Proper settlement of the sale of energy surplus from own photovoltaics still raises many doubts. Referring to this issue, we will analyze the relevant provisions of the PIT and CIT acts and try to answer the question of whether the sale of energy generates taxable income.
Settlement of the sale of energy surplus from photovoltaics – general principles
Firstly, let’s explain that since April 1, 2022, the mechanism of net-billing applies to the settlement of electricity generated by photovoltaic panels. Net-billing is a cost-based settlement based on the value of energy purchased and delivered. This means that prosumers will sell the surplus energy fed into the grid at a specified price, and for the energy consumed, they will pay like other consumers.
Let’s recall that a prosumer is an entity that produces electricity from renewable energy sources for its own use. Prosumers therefore generally produce electricity to meet their own needs. At the same time, there may be situations where the volume of electricity produced by a prosumer exceeds their consumption or situations when the amount of energy produced and fed by a prosumer is less than the amount of energy drawn from the grid.
Net-billing assumes that money from the sale of the energy surplus from photovoltaics will be kept in a deposit for a period of 12 months. Thanks to this, the prosumer will be able to pay for the consumed energy. We refer to this deposit as a prosumer deposit.

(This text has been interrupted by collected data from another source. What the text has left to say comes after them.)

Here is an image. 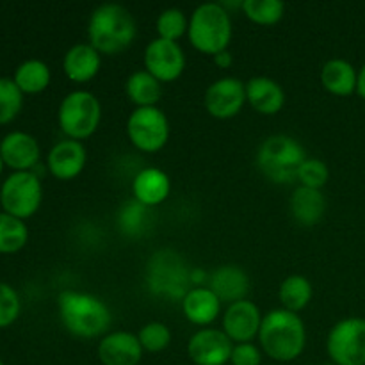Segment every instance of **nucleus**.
I'll return each mask as SVG.
<instances>
[{
	"mask_svg": "<svg viewBox=\"0 0 365 365\" xmlns=\"http://www.w3.org/2000/svg\"><path fill=\"white\" fill-rule=\"evenodd\" d=\"M57 312L64 330L77 339H102L110 331L113 312L91 292L68 289L57 296Z\"/></svg>",
	"mask_w": 365,
	"mask_h": 365,
	"instance_id": "nucleus-1",
	"label": "nucleus"
},
{
	"mask_svg": "<svg viewBox=\"0 0 365 365\" xmlns=\"http://www.w3.org/2000/svg\"><path fill=\"white\" fill-rule=\"evenodd\" d=\"M138 36V24L127 7L102 4L88 21V43L100 56H118L130 48Z\"/></svg>",
	"mask_w": 365,
	"mask_h": 365,
	"instance_id": "nucleus-2",
	"label": "nucleus"
},
{
	"mask_svg": "<svg viewBox=\"0 0 365 365\" xmlns=\"http://www.w3.org/2000/svg\"><path fill=\"white\" fill-rule=\"evenodd\" d=\"M257 339L262 353L271 360L280 364L294 362L305 351L307 328L299 314L280 307L264 316Z\"/></svg>",
	"mask_w": 365,
	"mask_h": 365,
	"instance_id": "nucleus-3",
	"label": "nucleus"
},
{
	"mask_svg": "<svg viewBox=\"0 0 365 365\" xmlns=\"http://www.w3.org/2000/svg\"><path fill=\"white\" fill-rule=\"evenodd\" d=\"M192 267L178 252L159 250L150 257L145 269L146 289L153 296L166 302H180L192 289Z\"/></svg>",
	"mask_w": 365,
	"mask_h": 365,
	"instance_id": "nucleus-4",
	"label": "nucleus"
},
{
	"mask_svg": "<svg viewBox=\"0 0 365 365\" xmlns=\"http://www.w3.org/2000/svg\"><path fill=\"white\" fill-rule=\"evenodd\" d=\"M234 36L232 16L225 4L207 2L196 7L189 16L187 39L195 50L214 57L228 50Z\"/></svg>",
	"mask_w": 365,
	"mask_h": 365,
	"instance_id": "nucleus-5",
	"label": "nucleus"
},
{
	"mask_svg": "<svg viewBox=\"0 0 365 365\" xmlns=\"http://www.w3.org/2000/svg\"><path fill=\"white\" fill-rule=\"evenodd\" d=\"M307 157L309 155L298 139L285 134H274L260 143L255 164L267 180L284 185L296 182L299 166Z\"/></svg>",
	"mask_w": 365,
	"mask_h": 365,
	"instance_id": "nucleus-6",
	"label": "nucleus"
},
{
	"mask_svg": "<svg viewBox=\"0 0 365 365\" xmlns=\"http://www.w3.org/2000/svg\"><path fill=\"white\" fill-rule=\"evenodd\" d=\"M102 121V103L86 89L68 93L57 109V123L66 139L86 141L91 138Z\"/></svg>",
	"mask_w": 365,
	"mask_h": 365,
	"instance_id": "nucleus-7",
	"label": "nucleus"
},
{
	"mask_svg": "<svg viewBox=\"0 0 365 365\" xmlns=\"http://www.w3.org/2000/svg\"><path fill=\"white\" fill-rule=\"evenodd\" d=\"M170 120L157 107H135L127 120V138L143 153H157L170 141Z\"/></svg>",
	"mask_w": 365,
	"mask_h": 365,
	"instance_id": "nucleus-8",
	"label": "nucleus"
},
{
	"mask_svg": "<svg viewBox=\"0 0 365 365\" xmlns=\"http://www.w3.org/2000/svg\"><path fill=\"white\" fill-rule=\"evenodd\" d=\"M43 202L41 178L32 171H13L0 187L4 212L25 221L34 216Z\"/></svg>",
	"mask_w": 365,
	"mask_h": 365,
	"instance_id": "nucleus-9",
	"label": "nucleus"
},
{
	"mask_svg": "<svg viewBox=\"0 0 365 365\" xmlns=\"http://www.w3.org/2000/svg\"><path fill=\"white\" fill-rule=\"evenodd\" d=\"M327 353L335 365H365V319L346 317L331 327Z\"/></svg>",
	"mask_w": 365,
	"mask_h": 365,
	"instance_id": "nucleus-10",
	"label": "nucleus"
},
{
	"mask_svg": "<svg viewBox=\"0 0 365 365\" xmlns=\"http://www.w3.org/2000/svg\"><path fill=\"white\" fill-rule=\"evenodd\" d=\"M145 70L160 84L178 81L185 71V53L180 43L152 39L145 48Z\"/></svg>",
	"mask_w": 365,
	"mask_h": 365,
	"instance_id": "nucleus-11",
	"label": "nucleus"
},
{
	"mask_svg": "<svg viewBox=\"0 0 365 365\" xmlns=\"http://www.w3.org/2000/svg\"><path fill=\"white\" fill-rule=\"evenodd\" d=\"M203 103L216 120H232L246 106V84L235 77L217 78L207 88Z\"/></svg>",
	"mask_w": 365,
	"mask_h": 365,
	"instance_id": "nucleus-12",
	"label": "nucleus"
},
{
	"mask_svg": "<svg viewBox=\"0 0 365 365\" xmlns=\"http://www.w3.org/2000/svg\"><path fill=\"white\" fill-rule=\"evenodd\" d=\"M232 349L234 342L217 328H200L187 342V355L195 365L230 364Z\"/></svg>",
	"mask_w": 365,
	"mask_h": 365,
	"instance_id": "nucleus-13",
	"label": "nucleus"
},
{
	"mask_svg": "<svg viewBox=\"0 0 365 365\" xmlns=\"http://www.w3.org/2000/svg\"><path fill=\"white\" fill-rule=\"evenodd\" d=\"M262 319L264 316L259 307L252 299H242V302L227 305V310L223 312L221 330L234 344L253 342L259 337Z\"/></svg>",
	"mask_w": 365,
	"mask_h": 365,
	"instance_id": "nucleus-14",
	"label": "nucleus"
},
{
	"mask_svg": "<svg viewBox=\"0 0 365 365\" xmlns=\"http://www.w3.org/2000/svg\"><path fill=\"white\" fill-rule=\"evenodd\" d=\"M88 164V150L84 143L63 139L50 148L46 157V170L57 180H73Z\"/></svg>",
	"mask_w": 365,
	"mask_h": 365,
	"instance_id": "nucleus-15",
	"label": "nucleus"
},
{
	"mask_svg": "<svg viewBox=\"0 0 365 365\" xmlns=\"http://www.w3.org/2000/svg\"><path fill=\"white\" fill-rule=\"evenodd\" d=\"M143 353L138 335L130 331H109L96 348L102 365H139Z\"/></svg>",
	"mask_w": 365,
	"mask_h": 365,
	"instance_id": "nucleus-16",
	"label": "nucleus"
},
{
	"mask_svg": "<svg viewBox=\"0 0 365 365\" xmlns=\"http://www.w3.org/2000/svg\"><path fill=\"white\" fill-rule=\"evenodd\" d=\"M4 164L14 171H32L41 159V148L34 135L27 132H9L0 141Z\"/></svg>",
	"mask_w": 365,
	"mask_h": 365,
	"instance_id": "nucleus-17",
	"label": "nucleus"
},
{
	"mask_svg": "<svg viewBox=\"0 0 365 365\" xmlns=\"http://www.w3.org/2000/svg\"><path fill=\"white\" fill-rule=\"evenodd\" d=\"M207 287L221 299V303L232 305V303L248 299L252 282H250L248 273L241 266L223 264V266L216 267L212 273H209Z\"/></svg>",
	"mask_w": 365,
	"mask_h": 365,
	"instance_id": "nucleus-18",
	"label": "nucleus"
},
{
	"mask_svg": "<svg viewBox=\"0 0 365 365\" xmlns=\"http://www.w3.org/2000/svg\"><path fill=\"white\" fill-rule=\"evenodd\" d=\"M170 192L171 180L160 168H143L132 180V198L150 209L163 205L170 198Z\"/></svg>",
	"mask_w": 365,
	"mask_h": 365,
	"instance_id": "nucleus-19",
	"label": "nucleus"
},
{
	"mask_svg": "<svg viewBox=\"0 0 365 365\" xmlns=\"http://www.w3.org/2000/svg\"><path fill=\"white\" fill-rule=\"evenodd\" d=\"M180 305L185 319L198 328H209L223 314V303L207 285L192 287Z\"/></svg>",
	"mask_w": 365,
	"mask_h": 365,
	"instance_id": "nucleus-20",
	"label": "nucleus"
},
{
	"mask_svg": "<svg viewBox=\"0 0 365 365\" xmlns=\"http://www.w3.org/2000/svg\"><path fill=\"white\" fill-rule=\"evenodd\" d=\"M102 56L89 43H75L63 57V71L73 84H86L98 75Z\"/></svg>",
	"mask_w": 365,
	"mask_h": 365,
	"instance_id": "nucleus-21",
	"label": "nucleus"
},
{
	"mask_svg": "<svg viewBox=\"0 0 365 365\" xmlns=\"http://www.w3.org/2000/svg\"><path fill=\"white\" fill-rule=\"evenodd\" d=\"M246 103L262 116H274L285 106V91L269 77H253L246 82Z\"/></svg>",
	"mask_w": 365,
	"mask_h": 365,
	"instance_id": "nucleus-22",
	"label": "nucleus"
},
{
	"mask_svg": "<svg viewBox=\"0 0 365 365\" xmlns=\"http://www.w3.org/2000/svg\"><path fill=\"white\" fill-rule=\"evenodd\" d=\"M292 220L302 227H316L327 212V196L323 191L298 185L289 202Z\"/></svg>",
	"mask_w": 365,
	"mask_h": 365,
	"instance_id": "nucleus-23",
	"label": "nucleus"
},
{
	"mask_svg": "<svg viewBox=\"0 0 365 365\" xmlns=\"http://www.w3.org/2000/svg\"><path fill=\"white\" fill-rule=\"evenodd\" d=\"M319 78L324 91H328L330 95L349 96L356 93L359 70H355L349 61L342 59V57H334L323 64Z\"/></svg>",
	"mask_w": 365,
	"mask_h": 365,
	"instance_id": "nucleus-24",
	"label": "nucleus"
},
{
	"mask_svg": "<svg viewBox=\"0 0 365 365\" xmlns=\"http://www.w3.org/2000/svg\"><path fill=\"white\" fill-rule=\"evenodd\" d=\"M125 95L135 107H157L163 98V84L146 70H138L125 81Z\"/></svg>",
	"mask_w": 365,
	"mask_h": 365,
	"instance_id": "nucleus-25",
	"label": "nucleus"
},
{
	"mask_svg": "<svg viewBox=\"0 0 365 365\" xmlns=\"http://www.w3.org/2000/svg\"><path fill=\"white\" fill-rule=\"evenodd\" d=\"M314 298L312 282L302 274H291L278 287V299L282 309L299 314L310 305Z\"/></svg>",
	"mask_w": 365,
	"mask_h": 365,
	"instance_id": "nucleus-26",
	"label": "nucleus"
},
{
	"mask_svg": "<svg viewBox=\"0 0 365 365\" xmlns=\"http://www.w3.org/2000/svg\"><path fill=\"white\" fill-rule=\"evenodd\" d=\"M116 223L121 234L127 235V237L145 235L152 225V209L139 203L138 200L130 198L118 210Z\"/></svg>",
	"mask_w": 365,
	"mask_h": 365,
	"instance_id": "nucleus-27",
	"label": "nucleus"
},
{
	"mask_svg": "<svg viewBox=\"0 0 365 365\" xmlns=\"http://www.w3.org/2000/svg\"><path fill=\"white\" fill-rule=\"evenodd\" d=\"M13 81L24 95L25 93L27 95H38V93H43L50 86L52 71H50L48 64L43 63V61L29 59L24 61L16 68Z\"/></svg>",
	"mask_w": 365,
	"mask_h": 365,
	"instance_id": "nucleus-28",
	"label": "nucleus"
},
{
	"mask_svg": "<svg viewBox=\"0 0 365 365\" xmlns=\"http://www.w3.org/2000/svg\"><path fill=\"white\" fill-rule=\"evenodd\" d=\"M29 228L25 221L0 212V253H16L27 245Z\"/></svg>",
	"mask_w": 365,
	"mask_h": 365,
	"instance_id": "nucleus-29",
	"label": "nucleus"
},
{
	"mask_svg": "<svg viewBox=\"0 0 365 365\" xmlns=\"http://www.w3.org/2000/svg\"><path fill=\"white\" fill-rule=\"evenodd\" d=\"M241 9L252 24L260 27L277 25L285 14V6L278 0H245L241 2Z\"/></svg>",
	"mask_w": 365,
	"mask_h": 365,
	"instance_id": "nucleus-30",
	"label": "nucleus"
},
{
	"mask_svg": "<svg viewBox=\"0 0 365 365\" xmlns=\"http://www.w3.org/2000/svg\"><path fill=\"white\" fill-rule=\"evenodd\" d=\"M157 38L168 39V41L178 43L184 36H187L189 31V18L178 7H168L160 11V14L155 20Z\"/></svg>",
	"mask_w": 365,
	"mask_h": 365,
	"instance_id": "nucleus-31",
	"label": "nucleus"
},
{
	"mask_svg": "<svg viewBox=\"0 0 365 365\" xmlns=\"http://www.w3.org/2000/svg\"><path fill=\"white\" fill-rule=\"evenodd\" d=\"M24 107V93L13 78H0V125H7L20 114Z\"/></svg>",
	"mask_w": 365,
	"mask_h": 365,
	"instance_id": "nucleus-32",
	"label": "nucleus"
},
{
	"mask_svg": "<svg viewBox=\"0 0 365 365\" xmlns=\"http://www.w3.org/2000/svg\"><path fill=\"white\" fill-rule=\"evenodd\" d=\"M328 180H330V168L324 160L317 159V157H307L299 166L298 177H296V182H299V185L317 189V191H323Z\"/></svg>",
	"mask_w": 365,
	"mask_h": 365,
	"instance_id": "nucleus-33",
	"label": "nucleus"
},
{
	"mask_svg": "<svg viewBox=\"0 0 365 365\" xmlns=\"http://www.w3.org/2000/svg\"><path fill=\"white\" fill-rule=\"evenodd\" d=\"M138 339L141 342L143 351L148 353H160L171 344V331L160 321H152V323H146L145 327H141V330L138 331Z\"/></svg>",
	"mask_w": 365,
	"mask_h": 365,
	"instance_id": "nucleus-34",
	"label": "nucleus"
},
{
	"mask_svg": "<svg viewBox=\"0 0 365 365\" xmlns=\"http://www.w3.org/2000/svg\"><path fill=\"white\" fill-rule=\"evenodd\" d=\"M21 299L6 282H0V330L11 327L20 317Z\"/></svg>",
	"mask_w": 365,
	"mask_h": 365,
	"instance_id": "nucleus-35",
	"label": "nucleus"
},
{
	"mask_svg": "<svg viewBox=\"0 0 365 365\" xmlns=\"http://www.w3.org/2000/svg\"><path fill=\"white\" fill-rule=\"evenodd\" d=\"M232 365H260L262 364V349L253 342L234 344L230 356Z\"/></svg>",
	"mask_w": 365,
	"mask_h": 365,
	"instance_id": "nucleus-36",
	"label": "nucleus"
},
{
	"mask_svg": "<svg viewBox=\"0 0 365 365\" xmlns=\"http://www.w3.org/2000/svg\"><path fill=\"white\" fill-rule=\"evenodd\" d=\"M212 59H214V64H216L217 68H221V70H228V68L232 66V63H234V57H232V53L228 52V50L216 53Z\"/></svg>",
	"mask_w": 365,
	"mask_h": 365,
	"instance_id": "nucleus-37",
	"label": "nucleus"
},
{
	"mask_svg": "<svg viewBox=\"0 0 365 365\" xmlns=\"http://www.w3.org/2000/svg\"><path fill=\"white\" fill-rule=\"evenodd\" d=\"M356 93L362 100H365V63L359 70V82H356Z\"/></svg>",
	"mask_w": 365,
	"mask_h": 365,
	"instance_id": "nucleus-38",
	"label": "nucleus"
},
{
	"mask_svg": "<svg viewBox=\"0 0 365 365\" xmlns=\"http://www.w3.org/2000/svg\"><path fill=\"white\" fill-rule=\"evenodd\" d=\"M4 166H6V164H4V160H2V155H0V175H2V170H4Z\"/></svg>",
	"mask_w": 365,
	"mask_h": 365,
	"instance_id": "nucleus-39",
	"label": "nucleus"
},
{
	"mask_svg": "<svg viewBox=\"0 0 365 365\" xmlns=\"http://www.w3.org/2000/svg\"><path fill=\"white\" fill-rule=\"evenodd\" d=\"M321 365H335L334 362H328V364H321Z\"/></svg>",
	"mask_w": 365,
	"mask_h": 365,
	"instance_id": "nucleus-40",
	"label": "nucleus"
},
{
	"mask_svg": "<svg viewBox=\"0 0 365 365\" xmlns=\"http://www.w3.org/2000/svg\"><path fill=\"white\" fill-rule=\"evenodd\" d=\"M0 365H6V364H4V362H2V360H0Z\"/></svg>",
	"mask_w": 365,
	"mask_h": 365,
	"instance_id": "nucleus-41",
	"label": "nucleus"
}]
</instances>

Settlement of the sale of energy surplus from photovoltaics and the prosumer deposit
For both PIT and CIT taxes, the essence of taxation boils down to income, which is a certain increase in wealth leading to an increase in the taxpayer’s assets. This rule applies to both private individuals and taxpayers engaged in business activities. The difference lies only in the moment of such income arising, because for taxpayers engaged in business activities, income consists of amounts due, even if they have not been actually received.
Based on this, it can already be assumed that the introduction of electricity into the grid and receiving a prosumer deposit in return does not constitute a permanent and definitive gain, because at this stage it is still unknown how the electricity will be settled (the funds remain in the deposit for 12 months).
In addition to purely theoretical considerations, we can also point out specific regulations.
According to Art. 2 clause 1 point 9 of the PIT Act, the provisions of the Act do not apply to incomes resulting from the settlements of renewable energy produced by the prosumer, collective renewable energy prosumer, and virtual renewable energy prosumer, as referred to in Art. 4 clause 11 point 2 of the Renewable Energy Sources Act.
As a result, in terms of PIT tax, incomes from the produced surplus electricity have been explicitly excluded from taxation. According to the wording of Art. 2 clause 1 point 9 of the PIT Act, this provision concerns incomes resulting from the settlement of energy produced by the prosumer. Its scope is therefore not limited, for example, only to the overpayment received by the prosumer due to not utilizing the funds from the prosumer deposit within the following 12 months.